U.S. President John F. Kennedy called Hammarskjöld “the greatest statesman of our century.”
Dag Hammarskjöld was born in Jönköping, Sweden, but he lived most of his childhood in Uppsala. He was the fourth and youngest son of Hjalmar Hammarskjöld, prime minister of Sweden from 1914 to 1917, and Agnes Hammarskjöld (nee Almquist). His ancestors had served the Swedish Crown since the 17th century. He studied first at Katedralskolan and then at Uppsala University where he graduated with a Master's degree in Political Economy and a Bachelor of Law degree. He then moved to Stockholm.

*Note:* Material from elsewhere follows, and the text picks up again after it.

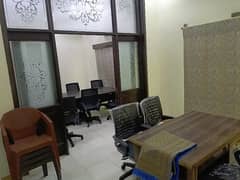 Furnished office available in Johar town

From 1930 to 1934, he was a secretary of a governmental committee on unemployment. He also wrote his economics thesis, Konjunkturspridningen (The Spread of the Business Cycle), and received his doctorate from Stockholm University in 1933. In 1936, Hammarskjöld became a secretary at the Bank of Sweden, and soon he was an undersecretary of finance. From 1941 to 1948, he served as chairman of the Bank of Sweden.
In the Middle East his efforts to ease the situation in Palestine and to resolve its problems continued throughout his stay in office. During the Suez Canal crisis of 1956, he exercised his own personal diplomacy with the nations involved; worked with many others in the UN to get the UN to nullify the use of force by Israel, France, and Great Britain following Nasser's commandeering of the Canal; and under the UN's mandate, commissioned the United Nations Emergency Force (UNEF) - the first ever mobilized by an international organization. In 1958 he suggested to the Assembly a solution to the crises in Lebanon and Jordan and subsequently directed the establishment of the UN Observation Group in Lebanon and the UN Office in Jordan, bringing about the withdrawal of the American and British troops which had been sent there. In 1959 he sent a personal representative to Southeast Asia when Cambodia and Thailand broke off diplomatic relations, and another to Laos when problems arose there.